• **What is asked**
Lay out the stretch of the material from the line containing "In what sequence from farthest to nearest do" through the line containing "3276 millimetres" as a Markdown table with the columns Row and Line, numbering each row and skipping blank lines. Leave the pictures out of the table.

## Start Dataset records

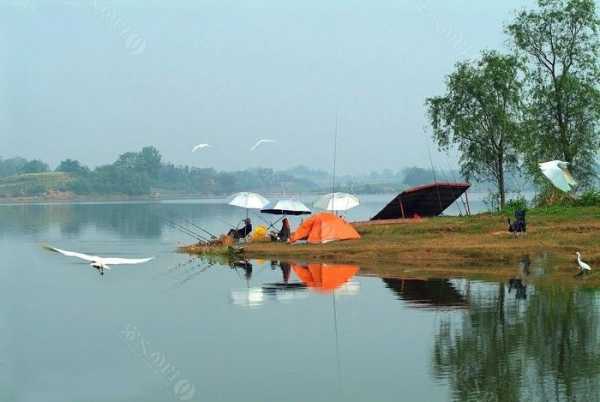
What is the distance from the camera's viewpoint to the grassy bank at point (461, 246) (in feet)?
104

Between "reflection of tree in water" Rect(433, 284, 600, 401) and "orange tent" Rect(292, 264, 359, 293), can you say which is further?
"orange tent" Rect(292, 264, 359, 293)

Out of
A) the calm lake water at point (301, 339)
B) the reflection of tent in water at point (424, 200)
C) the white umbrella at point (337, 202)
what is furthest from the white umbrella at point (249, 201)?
the calm lake water at point (301, 339)

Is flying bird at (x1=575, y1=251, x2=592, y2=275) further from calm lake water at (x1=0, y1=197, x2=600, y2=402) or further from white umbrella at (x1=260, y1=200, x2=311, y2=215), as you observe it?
white umbrella at (x1=260, y1=200, x2=311, y2=215)

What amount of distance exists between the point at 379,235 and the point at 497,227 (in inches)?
220

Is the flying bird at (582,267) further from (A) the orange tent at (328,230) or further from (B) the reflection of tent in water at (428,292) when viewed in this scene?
(A) the orange tent at (328,230)

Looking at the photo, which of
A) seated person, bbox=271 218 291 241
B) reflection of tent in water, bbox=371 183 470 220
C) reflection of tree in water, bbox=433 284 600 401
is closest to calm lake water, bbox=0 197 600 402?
reflection of tree in water, bbox=433 284 600 401

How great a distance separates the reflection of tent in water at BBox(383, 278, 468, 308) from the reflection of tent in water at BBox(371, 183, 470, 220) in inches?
592

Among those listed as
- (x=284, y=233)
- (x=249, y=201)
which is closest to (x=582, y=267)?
(x=284, y=233)

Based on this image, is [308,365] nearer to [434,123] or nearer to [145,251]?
[145,251]

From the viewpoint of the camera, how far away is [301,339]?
→ 66.3ft

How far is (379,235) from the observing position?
39.9 meters

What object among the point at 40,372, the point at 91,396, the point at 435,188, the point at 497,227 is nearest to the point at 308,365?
the point at 91,396

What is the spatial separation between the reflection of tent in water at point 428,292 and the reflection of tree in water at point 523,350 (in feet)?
2.96

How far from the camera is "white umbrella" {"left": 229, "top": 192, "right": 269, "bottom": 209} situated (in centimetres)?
4391
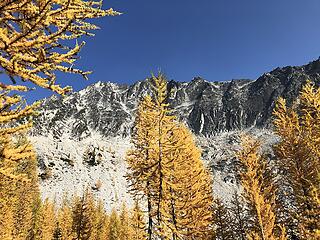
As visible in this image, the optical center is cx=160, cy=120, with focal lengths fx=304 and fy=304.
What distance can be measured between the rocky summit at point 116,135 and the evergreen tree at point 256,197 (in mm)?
32296

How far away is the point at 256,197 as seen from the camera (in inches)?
731

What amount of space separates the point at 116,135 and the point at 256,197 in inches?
5833

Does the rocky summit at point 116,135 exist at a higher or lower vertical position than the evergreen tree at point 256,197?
higher

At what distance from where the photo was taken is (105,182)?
91000mm

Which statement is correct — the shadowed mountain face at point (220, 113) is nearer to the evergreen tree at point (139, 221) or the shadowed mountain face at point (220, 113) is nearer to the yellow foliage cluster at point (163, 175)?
the evergreen tree at point (139, 221)

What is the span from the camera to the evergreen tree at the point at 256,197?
1814 centimetres

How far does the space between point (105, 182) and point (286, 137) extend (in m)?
75.2

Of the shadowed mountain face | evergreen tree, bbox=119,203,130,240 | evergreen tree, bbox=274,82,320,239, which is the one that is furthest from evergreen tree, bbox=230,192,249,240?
the shadowed mountain face

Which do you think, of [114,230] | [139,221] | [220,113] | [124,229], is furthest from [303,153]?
[220,113]

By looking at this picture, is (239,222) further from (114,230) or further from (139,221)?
(114,230)

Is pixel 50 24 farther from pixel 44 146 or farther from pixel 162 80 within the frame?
pixel 44 146

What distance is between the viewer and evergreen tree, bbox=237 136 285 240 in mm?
18141

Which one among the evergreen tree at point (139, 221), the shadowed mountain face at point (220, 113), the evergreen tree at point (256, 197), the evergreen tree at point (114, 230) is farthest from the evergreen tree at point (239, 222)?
the shadowed mountain face at point (220, 113)

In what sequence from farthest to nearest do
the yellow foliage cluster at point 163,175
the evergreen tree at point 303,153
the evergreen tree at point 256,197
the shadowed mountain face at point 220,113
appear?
the shadowed mountain face at point 220,113 → the evergreen tree at point 303,153 → the evergreen tree at point 256,197 → the yellow foliage cluster at point 163,175
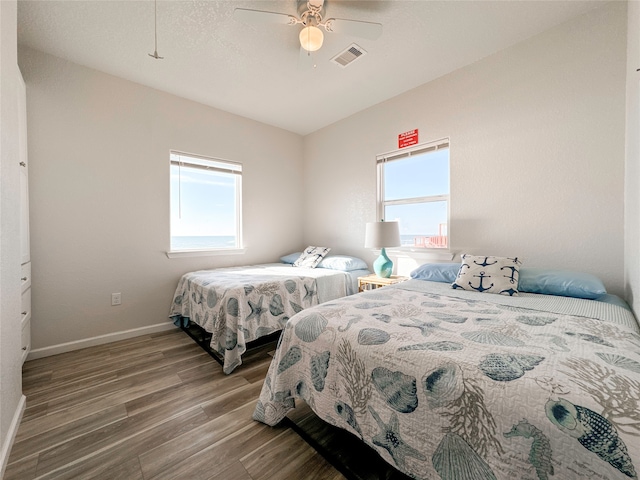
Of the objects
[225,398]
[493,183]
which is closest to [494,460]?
[225,398]

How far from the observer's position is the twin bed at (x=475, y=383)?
688 mm

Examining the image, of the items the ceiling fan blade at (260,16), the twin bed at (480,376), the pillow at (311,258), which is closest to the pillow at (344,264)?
the pillow at (311,258)

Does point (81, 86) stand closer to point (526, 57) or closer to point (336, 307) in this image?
point (336, 307)

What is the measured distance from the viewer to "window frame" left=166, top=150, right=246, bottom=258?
3.06 m

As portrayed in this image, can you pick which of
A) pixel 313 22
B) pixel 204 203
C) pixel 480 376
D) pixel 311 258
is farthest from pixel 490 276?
pixel 204 203

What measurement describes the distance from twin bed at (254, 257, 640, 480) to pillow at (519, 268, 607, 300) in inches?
5.0

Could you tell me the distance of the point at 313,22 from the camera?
191cm

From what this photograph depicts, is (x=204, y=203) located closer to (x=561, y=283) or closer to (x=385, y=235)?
(x=385, y=235)

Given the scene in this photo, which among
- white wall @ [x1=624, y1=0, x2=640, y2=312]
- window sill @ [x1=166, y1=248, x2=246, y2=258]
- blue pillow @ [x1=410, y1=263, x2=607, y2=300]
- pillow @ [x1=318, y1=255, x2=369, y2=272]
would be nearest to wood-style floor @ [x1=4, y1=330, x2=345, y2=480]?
window sill @ [x1=166, y1=248, x2=246, y2=258]

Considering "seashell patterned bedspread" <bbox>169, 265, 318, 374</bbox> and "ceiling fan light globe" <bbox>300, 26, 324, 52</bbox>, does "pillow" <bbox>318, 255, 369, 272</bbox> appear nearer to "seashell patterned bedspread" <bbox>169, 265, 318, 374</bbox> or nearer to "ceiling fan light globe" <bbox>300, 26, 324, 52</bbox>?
"seashell patterned bedspread" <bbox>169, 265, 318, 374</bbox>

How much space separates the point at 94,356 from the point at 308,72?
3276 millimetres

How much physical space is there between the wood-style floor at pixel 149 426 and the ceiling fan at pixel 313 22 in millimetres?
2466

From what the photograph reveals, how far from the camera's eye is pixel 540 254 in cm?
219

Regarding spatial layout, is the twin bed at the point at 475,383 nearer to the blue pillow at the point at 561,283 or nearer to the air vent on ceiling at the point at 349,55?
the blue pillow at the point at 561,283
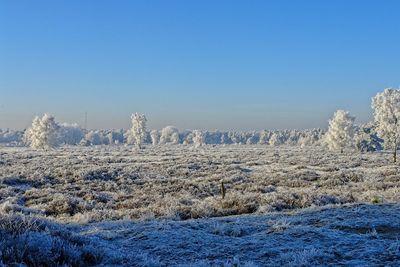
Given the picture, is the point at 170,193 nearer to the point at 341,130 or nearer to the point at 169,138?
the point at 341,130

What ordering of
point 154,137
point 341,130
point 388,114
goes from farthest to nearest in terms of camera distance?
point 154,137, point 341,130, point 388,114

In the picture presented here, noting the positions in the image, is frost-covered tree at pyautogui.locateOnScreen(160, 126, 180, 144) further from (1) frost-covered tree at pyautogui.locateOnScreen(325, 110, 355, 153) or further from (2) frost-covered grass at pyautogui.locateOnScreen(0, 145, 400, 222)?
(2) frost-covered grass at pyautogui.locateOnScreen(0, 145, 400, 222)

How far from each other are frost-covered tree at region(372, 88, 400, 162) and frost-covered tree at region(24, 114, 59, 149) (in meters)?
58.1

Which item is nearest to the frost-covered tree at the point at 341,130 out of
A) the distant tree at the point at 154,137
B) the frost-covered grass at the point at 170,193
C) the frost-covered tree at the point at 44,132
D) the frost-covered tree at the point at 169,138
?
the frost-covered grass at the point at 170,193

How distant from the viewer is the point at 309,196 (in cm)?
1806

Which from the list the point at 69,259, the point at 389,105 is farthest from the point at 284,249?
the point at 389,105

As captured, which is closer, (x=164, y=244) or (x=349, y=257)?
(x=349, y=257)

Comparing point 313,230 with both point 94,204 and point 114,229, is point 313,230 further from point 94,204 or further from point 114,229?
point 94,204

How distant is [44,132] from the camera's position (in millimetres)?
81562

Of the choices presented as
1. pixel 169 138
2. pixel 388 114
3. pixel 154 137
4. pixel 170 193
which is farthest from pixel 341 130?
pixel 169 138

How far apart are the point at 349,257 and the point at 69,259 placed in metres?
4.35

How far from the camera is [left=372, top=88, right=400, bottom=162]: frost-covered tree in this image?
54500 mm

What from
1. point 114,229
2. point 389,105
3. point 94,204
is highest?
point 389,105

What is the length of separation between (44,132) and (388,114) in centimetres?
6015
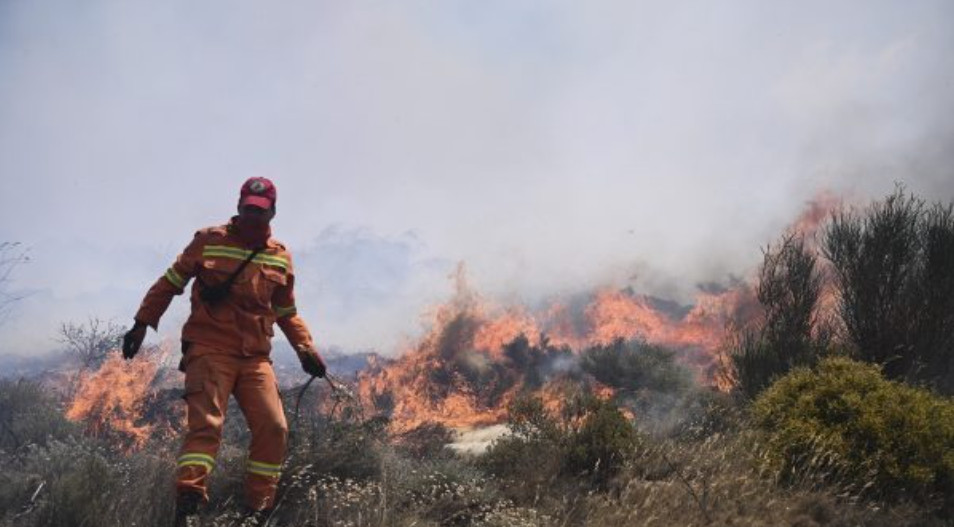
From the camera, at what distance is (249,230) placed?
4.17 m

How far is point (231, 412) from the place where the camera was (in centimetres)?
1080

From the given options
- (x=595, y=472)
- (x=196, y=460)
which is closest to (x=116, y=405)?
(x=196, y=460)

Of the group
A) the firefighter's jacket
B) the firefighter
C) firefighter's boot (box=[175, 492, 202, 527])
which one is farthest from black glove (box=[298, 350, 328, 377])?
firefighter's boot (box=[175, 492, 202, 527])

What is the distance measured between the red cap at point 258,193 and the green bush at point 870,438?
15.2ft

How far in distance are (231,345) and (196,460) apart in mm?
805

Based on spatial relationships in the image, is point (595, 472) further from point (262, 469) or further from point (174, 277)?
point (174, 277)

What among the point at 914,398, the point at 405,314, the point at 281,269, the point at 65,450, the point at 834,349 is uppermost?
the point at 405,314

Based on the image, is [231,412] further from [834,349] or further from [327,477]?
[834,349]

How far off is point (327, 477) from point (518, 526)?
1.58 m

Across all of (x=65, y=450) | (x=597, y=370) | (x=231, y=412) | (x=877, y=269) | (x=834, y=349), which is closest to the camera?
(x=65, y=450)

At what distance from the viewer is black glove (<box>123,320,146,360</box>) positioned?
3828 millimetres

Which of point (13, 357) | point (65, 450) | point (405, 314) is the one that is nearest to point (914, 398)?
point (65, 450)

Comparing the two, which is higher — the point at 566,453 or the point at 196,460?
the point at 566,453

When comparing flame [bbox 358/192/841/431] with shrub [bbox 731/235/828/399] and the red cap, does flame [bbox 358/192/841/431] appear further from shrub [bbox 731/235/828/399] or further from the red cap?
the red cap
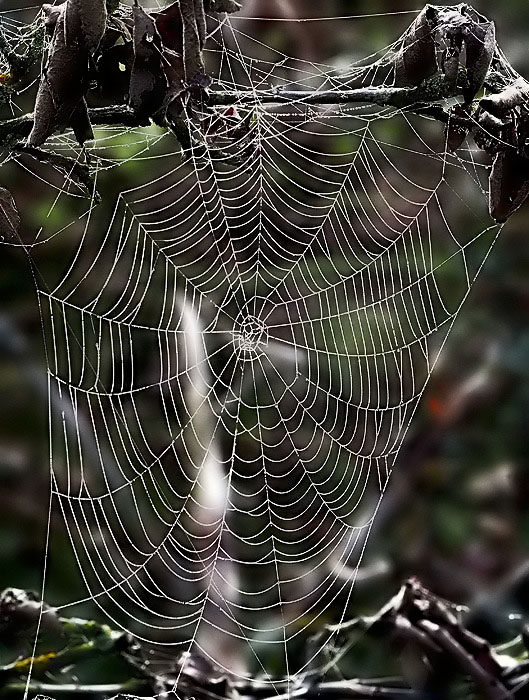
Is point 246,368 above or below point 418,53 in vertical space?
below

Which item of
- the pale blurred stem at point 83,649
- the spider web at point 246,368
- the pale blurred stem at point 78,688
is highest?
the spider web at point 246,368

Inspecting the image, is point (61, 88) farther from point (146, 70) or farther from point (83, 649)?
point (83, 649)

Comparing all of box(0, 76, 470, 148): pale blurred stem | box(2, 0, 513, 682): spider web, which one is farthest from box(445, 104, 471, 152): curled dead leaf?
box(2, 0, 513, 682): spider web

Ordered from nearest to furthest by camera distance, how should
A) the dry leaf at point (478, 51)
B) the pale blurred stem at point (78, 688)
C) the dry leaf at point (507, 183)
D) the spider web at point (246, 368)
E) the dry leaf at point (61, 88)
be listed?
the dry leaf at point (61, 88), the dry leaf at point (478, 51), the dry leaf at point (507, 183), the pale blurred stem at point (78, 688), the spider web at point (246, 368)

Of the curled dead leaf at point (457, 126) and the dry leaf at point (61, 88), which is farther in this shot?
the curled dead leaf at point (457, 126)

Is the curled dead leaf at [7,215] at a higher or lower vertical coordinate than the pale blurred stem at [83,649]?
higher

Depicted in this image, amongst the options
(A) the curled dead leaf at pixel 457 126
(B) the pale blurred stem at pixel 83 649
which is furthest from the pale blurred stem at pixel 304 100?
(B) the pale blurred stem at pixel 83 649

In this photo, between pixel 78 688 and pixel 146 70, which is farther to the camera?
pixel 78 688

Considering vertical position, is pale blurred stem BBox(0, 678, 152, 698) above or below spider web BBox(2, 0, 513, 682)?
below

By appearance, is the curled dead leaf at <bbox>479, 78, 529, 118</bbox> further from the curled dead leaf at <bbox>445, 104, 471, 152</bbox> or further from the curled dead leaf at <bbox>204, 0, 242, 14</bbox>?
the curled dead leaf at <bbox>204, 0, 242, 14</bbox>

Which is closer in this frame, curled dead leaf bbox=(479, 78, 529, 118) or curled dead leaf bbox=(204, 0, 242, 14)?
curled dead leaf bbox=(204, 0, 242, 14)

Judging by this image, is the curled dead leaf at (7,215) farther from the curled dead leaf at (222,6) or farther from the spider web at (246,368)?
the spider web at (246,368)

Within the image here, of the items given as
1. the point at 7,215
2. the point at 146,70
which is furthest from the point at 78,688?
the point at 146,70

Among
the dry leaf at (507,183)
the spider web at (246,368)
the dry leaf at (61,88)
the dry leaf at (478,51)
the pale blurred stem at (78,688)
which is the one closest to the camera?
the dry leaf at (61,88)
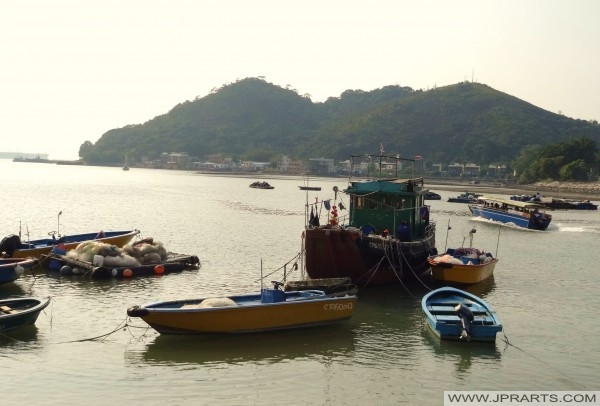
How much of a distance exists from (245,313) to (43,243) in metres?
20.1

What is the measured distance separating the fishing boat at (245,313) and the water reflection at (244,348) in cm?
31

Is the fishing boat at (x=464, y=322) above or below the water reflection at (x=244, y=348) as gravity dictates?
above

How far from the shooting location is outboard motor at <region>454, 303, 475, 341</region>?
2016cm

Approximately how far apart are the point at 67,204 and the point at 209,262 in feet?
178

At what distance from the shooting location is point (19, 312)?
64.5 ft

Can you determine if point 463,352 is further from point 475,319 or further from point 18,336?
point 18,336

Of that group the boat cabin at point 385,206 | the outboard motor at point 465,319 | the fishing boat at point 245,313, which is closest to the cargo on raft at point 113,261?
the boat cabin at point 385,206

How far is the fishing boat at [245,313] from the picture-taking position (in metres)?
19.3

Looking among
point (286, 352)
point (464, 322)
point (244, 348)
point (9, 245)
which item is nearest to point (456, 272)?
point (464, 322)

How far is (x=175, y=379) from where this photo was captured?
16797 mm

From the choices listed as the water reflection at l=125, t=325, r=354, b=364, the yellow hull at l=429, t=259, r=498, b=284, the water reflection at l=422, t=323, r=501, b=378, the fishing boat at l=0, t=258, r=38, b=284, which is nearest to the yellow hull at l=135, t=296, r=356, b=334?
the water reflection at l=125, t=325, r=354, b=364

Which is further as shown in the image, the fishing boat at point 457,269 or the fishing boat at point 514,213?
the fishing boat at point 514,213

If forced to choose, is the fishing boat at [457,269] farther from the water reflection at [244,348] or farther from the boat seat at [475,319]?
the water reflection at [244,348]

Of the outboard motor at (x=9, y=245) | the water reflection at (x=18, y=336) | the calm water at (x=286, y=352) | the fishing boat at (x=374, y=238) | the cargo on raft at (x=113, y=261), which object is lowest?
the calm water at (x=286, y=352)
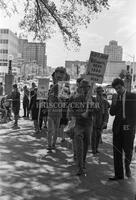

## End Dataset records

• **Worked answer**
| Row | Line |
|---|---|
| 1 | In what sequence from farthest to nearest do |
| 2 | the yellow foliage cluster at point 163,175 |
| 3 | the evergreen tree at point 303,153 |
| 4 | the evergreen tree at point 256,197 |
| 5 | the shadowed mountain face at point 220,113 |
| 6 | appear? |
| 7 | the shadowed mountain face at point 220,113 → the evergreen tree at point 303,153 → the evergreen tree at point 256,197 → the yellow foliage cluster at point 163,175 |
| 8 | Of the objects |
| 9 | [225,398] |
| 10 | [493,183] |
| 11 | which is closest to [494,460]? |
| 12 | [225,398] |
| 13 | How far from the observer's position is the twin bed at (x=475, y=383)? |
| 14 | 688 mm |
| 15 | Examining the image, of the items the ceiling fan blade at (260,16), the twin bed at (480,376), the pillow at (311,258), which is closest to the pillow at (344,264)? |
| 16 | the pillow at (311,258) |
| 17 | Does point (81, 86) stand closer to point (526, 57) or closer to point (336, 307) in this image? |
| 18 | point (336, 307) |
| 19 | What is the measured distance from the viewer to "window frame" left=166, top=150, right=246, bottom=258? |
| 20 | 3.06 m |
| 21 | As portrayed in this image, can you pick which of |
| 22 | A) pixel 313 22 |
| 23 | B) pixel 204 203 |
| 24 | C) pixel 480 376 |
| 25 | D) pixel 311 258 |
| 26 | is farthest from pixel 490 276? |
| 27 | pixel 204 203 |
| 28 | What measurement describes the distance from twin bed at (254, 257, 640, 480) to pillow at (519, 268, 607, 300) in inches? |
| 29 | 5.0 |
| 30 | Could you tell me the distance of the point at 313,22 from the camera? |
| 31 | 191cm |
| 32 | From what this photograph depicts, is (x=204, y=203) located closer to (x=561, y=283) or closer to (x=385, y=235)? |
| 33 | (x=385, y=235) |
| 34 | Given the scene in this photo, which among |
| 35 | - white wall @ [x1=624, y1=0, x2=640, y2=312] |
| 36 | - window sill @ [x1=166, y1=248, x2=246, y2=258] |
| 37 | - blue pillow @ [x1=410, y1=263, x2=607, y2=300] |
| 38 | - pillow @ [x1=318, y1=255, x2=369, y2=272] |
| 39 | would be nearest to wood-style floor @ [x1=4, y1=330, x2=345, y2=480]? |
| 40 | window sill @ [x1=166, y1=248, x2=246, y2=258] |
| 41 | Considering "seashell patterned bedspread" <bbox>169, 265, 318, 374</bbox> and "ceiling fan light globe" <bbox>300, 26, 324, 52</bbox>, does "pillow" <bbox>318, 255, 369, 272</bbox> appear nearer to "seashell patterned bedspread" <bbox>169, 265, 318, 374</bbox> or nearer to "ceiling fan light globe" <bbox>300, 26, 324, 52</bbox>? |
| 42 | "seashell patterned bedspread" <bbox>169, 265, 318, 374</bbox> |
| 43 | How much space separates the point at 94,356 from the point at 308,72? |
| 44 | 3276 millimetres |